Information Security, IT Auditing, IT Risk Management, and many of these types of functions within an organization lend itself to many traits that can be classed as psychological egoism and can have a negative impact in the work environment. One of the most dangerous users you may encounter suffers from the Dunning-Kruger Effect. Let me explain what I have seen in some organisations and some of the attributes exhibited by the ‘problematic’ users.

Egocentric Superman

There could be many reasons why we find these users in our work environment. But before we try and classify others we need to also look at ourselves critically to make sure we do not fall into that category.

A challenge with a ‘CIO’ made me take a step back and have an independent subject-matter expert review my work as well as legal discovery to make sure that I am not at fault or lacking in my delivery. Let me describe what I have seen in the workplace over the years.
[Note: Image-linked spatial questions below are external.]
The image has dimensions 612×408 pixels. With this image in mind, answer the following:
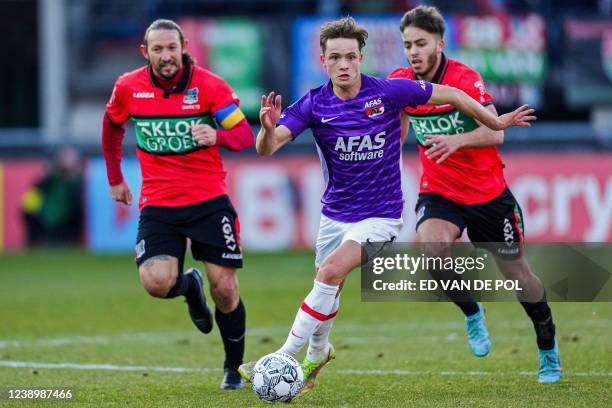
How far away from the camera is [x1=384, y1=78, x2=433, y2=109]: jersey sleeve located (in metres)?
8.55

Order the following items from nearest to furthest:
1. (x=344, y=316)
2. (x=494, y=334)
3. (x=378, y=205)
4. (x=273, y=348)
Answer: (x=378, y=205)
(x=273, y=348)
(x=494, y=334)
(x=344, y=316)

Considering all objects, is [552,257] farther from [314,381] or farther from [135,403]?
[135,403]

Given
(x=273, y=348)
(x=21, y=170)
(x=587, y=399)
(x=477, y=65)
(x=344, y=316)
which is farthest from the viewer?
(x=477, y=65)

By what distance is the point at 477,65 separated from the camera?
72.9 ft

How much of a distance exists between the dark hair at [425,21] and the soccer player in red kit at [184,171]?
4.54 feet

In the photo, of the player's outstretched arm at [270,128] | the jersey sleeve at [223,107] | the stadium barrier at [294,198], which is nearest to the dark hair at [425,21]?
the jersey sleeve at [223,107]

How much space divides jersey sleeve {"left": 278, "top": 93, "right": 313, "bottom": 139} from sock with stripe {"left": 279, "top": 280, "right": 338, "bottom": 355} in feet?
3.46

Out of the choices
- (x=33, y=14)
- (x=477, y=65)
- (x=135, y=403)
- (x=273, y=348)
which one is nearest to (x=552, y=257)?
(x=273, y=348)

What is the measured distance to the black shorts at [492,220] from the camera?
9.38 metres

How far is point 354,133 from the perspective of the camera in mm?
8461

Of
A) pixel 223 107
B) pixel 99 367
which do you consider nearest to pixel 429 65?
pixel 223 107

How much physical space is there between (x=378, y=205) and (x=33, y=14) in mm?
22025

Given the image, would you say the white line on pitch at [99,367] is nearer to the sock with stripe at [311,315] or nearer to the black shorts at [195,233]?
the black shorts at [195,233]

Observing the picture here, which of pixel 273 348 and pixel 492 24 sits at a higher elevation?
pixel 492 24
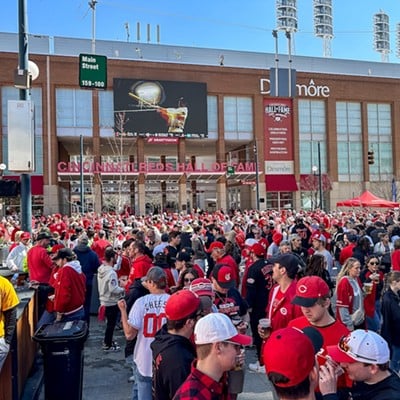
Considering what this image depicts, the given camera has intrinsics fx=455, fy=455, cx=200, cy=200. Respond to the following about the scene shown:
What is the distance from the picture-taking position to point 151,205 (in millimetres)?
48219

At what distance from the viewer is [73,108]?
→ 42.6 m

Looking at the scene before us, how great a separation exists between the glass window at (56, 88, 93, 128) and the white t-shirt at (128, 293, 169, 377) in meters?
40.6

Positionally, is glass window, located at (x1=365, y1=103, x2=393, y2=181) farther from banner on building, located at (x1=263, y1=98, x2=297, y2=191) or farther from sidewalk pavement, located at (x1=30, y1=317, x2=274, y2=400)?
sidewalk pavement, located at (x1=30, y1=317, x2=274, y2=400)

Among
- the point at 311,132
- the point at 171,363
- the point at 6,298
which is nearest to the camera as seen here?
the point at 171,363

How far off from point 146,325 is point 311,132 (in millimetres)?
47503

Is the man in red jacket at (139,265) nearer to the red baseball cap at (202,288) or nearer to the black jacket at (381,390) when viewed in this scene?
the red baseball cap at (202,288)

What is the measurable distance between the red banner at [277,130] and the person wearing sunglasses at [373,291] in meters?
41.1

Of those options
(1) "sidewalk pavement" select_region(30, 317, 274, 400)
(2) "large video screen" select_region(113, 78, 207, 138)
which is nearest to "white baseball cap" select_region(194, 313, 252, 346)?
(1) "sidewalk pavement" select_region(30, 317, 274, 400)

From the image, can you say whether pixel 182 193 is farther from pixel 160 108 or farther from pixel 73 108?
pixel 73 108

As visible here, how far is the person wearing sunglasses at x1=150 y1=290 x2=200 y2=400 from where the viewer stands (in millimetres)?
2934

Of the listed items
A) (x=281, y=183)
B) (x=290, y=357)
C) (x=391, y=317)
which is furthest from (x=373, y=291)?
(x=281, y=183)

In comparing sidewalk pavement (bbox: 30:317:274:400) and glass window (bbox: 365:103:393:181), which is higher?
glass window (bbox: 365:103:393:181)

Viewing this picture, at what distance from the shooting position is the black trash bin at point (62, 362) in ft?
16.4

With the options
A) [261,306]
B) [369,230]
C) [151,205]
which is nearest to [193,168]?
[151,205]
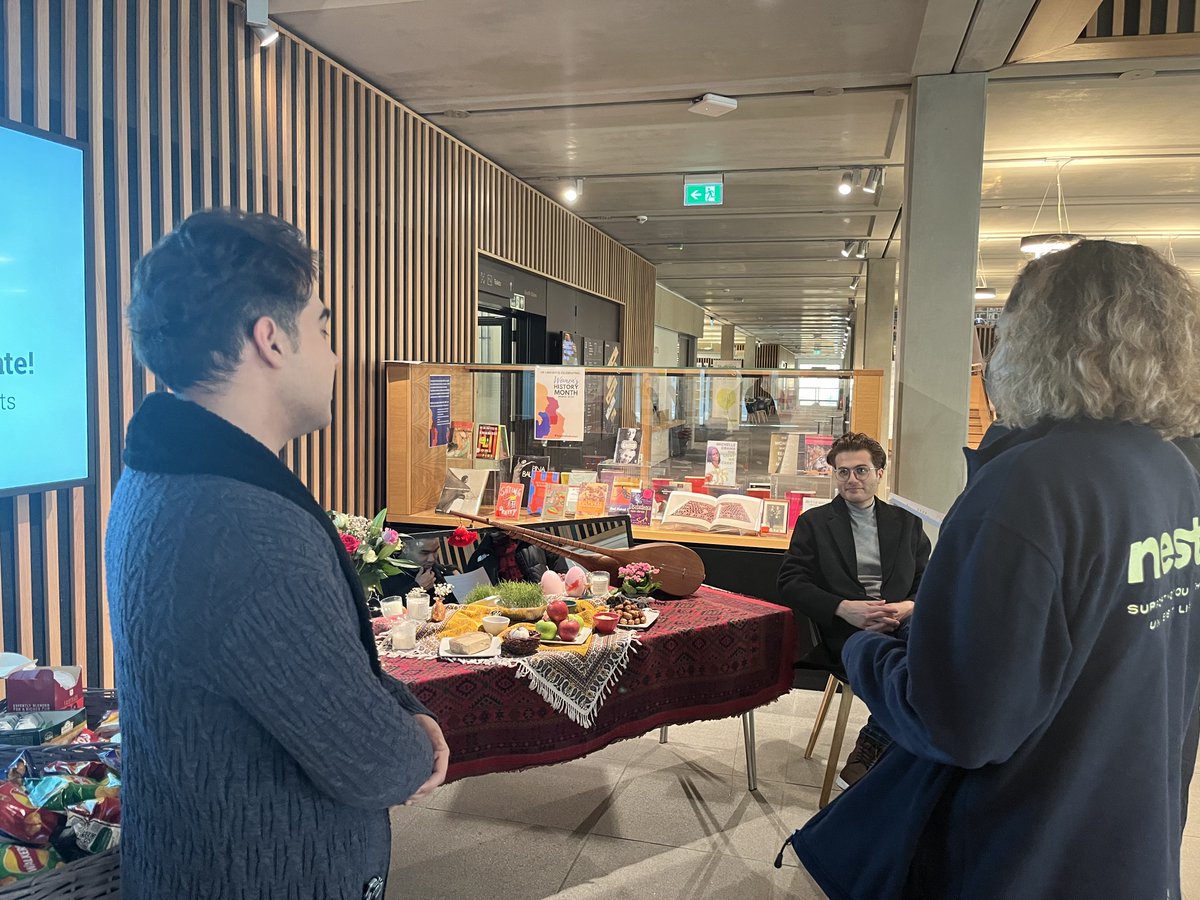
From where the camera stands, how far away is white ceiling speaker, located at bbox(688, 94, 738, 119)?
4531mm

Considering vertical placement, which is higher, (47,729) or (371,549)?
(371,549)

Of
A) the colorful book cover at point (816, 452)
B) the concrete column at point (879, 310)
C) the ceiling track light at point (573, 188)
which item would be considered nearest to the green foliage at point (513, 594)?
the colorful book cover at point (816, 452)

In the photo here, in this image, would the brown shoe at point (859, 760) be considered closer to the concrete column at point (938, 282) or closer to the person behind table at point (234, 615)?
the concrete column at point (938, 282)

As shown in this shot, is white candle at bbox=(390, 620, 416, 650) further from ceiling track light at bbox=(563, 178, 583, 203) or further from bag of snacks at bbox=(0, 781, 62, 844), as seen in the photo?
ceiling track light at bbox=(563, 178, 583, 203)

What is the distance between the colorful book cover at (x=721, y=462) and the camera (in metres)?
4.33

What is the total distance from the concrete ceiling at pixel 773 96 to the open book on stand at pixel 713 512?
2.23 metres

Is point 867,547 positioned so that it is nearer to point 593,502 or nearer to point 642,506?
point 642,506

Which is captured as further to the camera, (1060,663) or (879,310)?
(879,310)

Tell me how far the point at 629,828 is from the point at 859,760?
3.12ft

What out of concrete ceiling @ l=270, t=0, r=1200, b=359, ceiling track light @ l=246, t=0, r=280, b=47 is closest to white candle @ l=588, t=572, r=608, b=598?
concrete ceiling @ l=270, t=0, r=1200, b=359

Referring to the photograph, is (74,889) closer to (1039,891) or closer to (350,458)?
(1039,891)

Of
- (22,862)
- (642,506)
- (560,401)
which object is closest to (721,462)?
(642,506)

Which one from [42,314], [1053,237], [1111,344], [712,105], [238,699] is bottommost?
[238,699]

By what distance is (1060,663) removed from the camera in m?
1.07
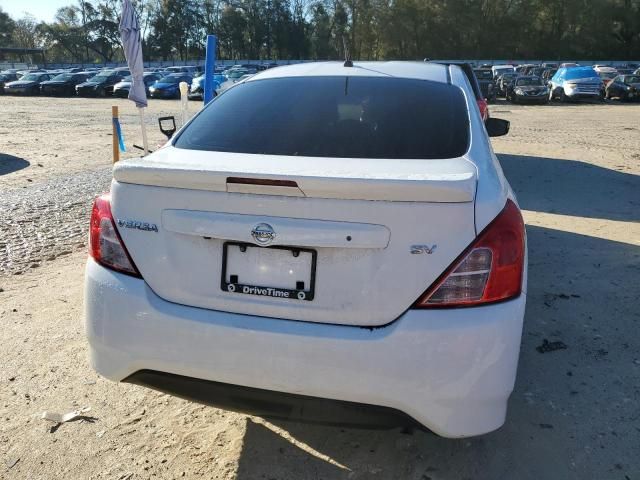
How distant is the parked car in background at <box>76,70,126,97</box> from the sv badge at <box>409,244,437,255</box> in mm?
40542

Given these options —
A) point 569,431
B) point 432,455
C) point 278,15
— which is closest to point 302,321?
point 432,455

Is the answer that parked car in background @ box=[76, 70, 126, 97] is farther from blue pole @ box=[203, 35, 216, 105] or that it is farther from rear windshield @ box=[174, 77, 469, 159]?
rear windshield @ box=[174, 77, 469, 159]

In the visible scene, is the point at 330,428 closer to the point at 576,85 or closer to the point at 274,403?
the point at 274,403

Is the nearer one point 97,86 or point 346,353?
point 346,353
  • To hide laziness or incompetence, you will find the user shouting and complaining with a curse-words thrown in as a matter of expression. He will hide mistakes by moving the blame in public communication to create conflict. This conflict is used to direct attention away from the actual problem. His co-workers would mostly avoid the conflict and he would feel satisfied as he managed the ‘expectation’ but alas only in his eyes.
  • The next user is a parasite leaching of his co-workers to climb the corporate ladder and exhibit knowledge that he actually do not have. In the book 40 Rules of Power by Robert Greene , rule 7 states ‘Get others to do the work for you, but always take the credit’. You know the guy… asking in email, or any other communication, for solutions to a problem and then publish it to management as his own. He will not share information with co-workers and if there is a team-effort he will treat it as a one-way street.. to his benefit.
  • The last one for this topic, there are more, is the user that exhibits the Dunning-Kruger Effect. This is a total lack of empathy and a self-fulfilling attributes a person can have. Decisions are made without consideration of any data but a believe that he is right beyond any doubt. If he is challenged, he would use others that he has convinced to be in his circle to do the ‘dirty-work’ to support his decisions. Examples include writing reports or emails that are filled with half-truths or deflecting from the evidence at hand. The company he works for is not important, just his existence.

Recommended action is that you must always document any interaction with co-workers to ensure that conflict is managed before it escalates where it becomes a Human Resources problem. I suggest reading ’40 Rules of Power’ and try to analyse yourself and your co-workers as a start.

‘Evidence trumps Dunning-Kruger’

Takes these challenges and make sure they feed your growth as a person with your primary focus on delivery for the organisation. One challenge I experienced triggered me to complete a task that has been on the back-burner for a while. Everything is a learning experience.